Supported Stories

Tuesday, February 6, 2024 at 7:54:02 AM Eastern Standard Time

We all tell ourselves and each other stories to help us understand what is going on in our lives. The stories can show up in very many places and in many ways. They can be printed, they can be performed, and then, of course, they can be streamed or electronically posted and published.

The story is generally carried by the words, which are then able to be reinforced by rich media content, such as music and images. The ease of capturing images, video, and sound today is incredible. We all have gigantic tool kits, combining hardware and software to capture, modify, process, and post our stories.

Although Marshall McLuhan said the Media is the Message, it is still helpful to have a story to ground all of this multi-dimensional content and delivery.  It is sometimes true that a picture is worth 1000 words.

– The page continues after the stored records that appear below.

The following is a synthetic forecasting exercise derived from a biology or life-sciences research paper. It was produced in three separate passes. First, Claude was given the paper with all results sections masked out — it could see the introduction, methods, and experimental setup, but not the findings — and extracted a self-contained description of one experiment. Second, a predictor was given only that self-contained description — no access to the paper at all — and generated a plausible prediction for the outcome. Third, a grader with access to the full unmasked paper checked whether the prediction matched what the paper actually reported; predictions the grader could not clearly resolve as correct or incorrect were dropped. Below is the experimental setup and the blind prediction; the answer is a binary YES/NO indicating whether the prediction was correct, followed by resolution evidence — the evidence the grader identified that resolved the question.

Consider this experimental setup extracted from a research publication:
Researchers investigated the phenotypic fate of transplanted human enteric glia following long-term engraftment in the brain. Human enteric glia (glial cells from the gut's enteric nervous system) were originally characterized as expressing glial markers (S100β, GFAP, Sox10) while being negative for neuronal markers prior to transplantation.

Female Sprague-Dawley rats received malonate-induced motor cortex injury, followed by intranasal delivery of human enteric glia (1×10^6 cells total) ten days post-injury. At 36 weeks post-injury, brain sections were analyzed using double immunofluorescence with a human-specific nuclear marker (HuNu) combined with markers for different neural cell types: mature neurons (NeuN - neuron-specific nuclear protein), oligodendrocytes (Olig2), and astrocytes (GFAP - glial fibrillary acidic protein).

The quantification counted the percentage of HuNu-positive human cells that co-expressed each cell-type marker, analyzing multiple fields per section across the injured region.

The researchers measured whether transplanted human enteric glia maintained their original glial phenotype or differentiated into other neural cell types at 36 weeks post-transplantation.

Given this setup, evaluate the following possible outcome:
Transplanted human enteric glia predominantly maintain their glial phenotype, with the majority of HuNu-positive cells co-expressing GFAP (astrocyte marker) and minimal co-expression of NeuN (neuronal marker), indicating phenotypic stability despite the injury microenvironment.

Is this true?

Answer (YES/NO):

It is also sometimes true that a short phrase can capture the essence of a much larger message, such as:

 What’s in it for WE instead of What’s in it for ME.

Once you know the essence of what you want to say, you can create additional supporting content that helps drive the message home. The power and beauty of a media-rich story is that it can contain not only information but also knowledge embedded in a context to make it experiential and, therefore, more emotionally relevant or sticky.

Unsupported stories may more easily slide by without sticking, which is the reason to try to support them when possible. Of course, most of us are quite capable of internally supporting written or spoken stories by imagining the imagery and even sound effects. And yes, there are stories that are not as effectively told through words as through other art forms. This is why humanity has learned to express ourselves through sculpture, painting, photography, dance, music, and more.

At times, what is being expressed to both the audience and the presenter is not even clear to either of them. Words are inadequate to encapsulate the multi-dimensional universe we live in. But if you want to tell a story, it is worth your while to attempt to use words, for they are the most easily passable baton. At least they were until recently, but now with ubiquitous smartphones. We can show somebody an image or a short or long movie effortlessly. 

Now, when we are creating a story, we have many more options about how to support it with either continuous or interleaved integrated rich media content. Our ability to communicate has exploded, and this is a very exciting time because of it.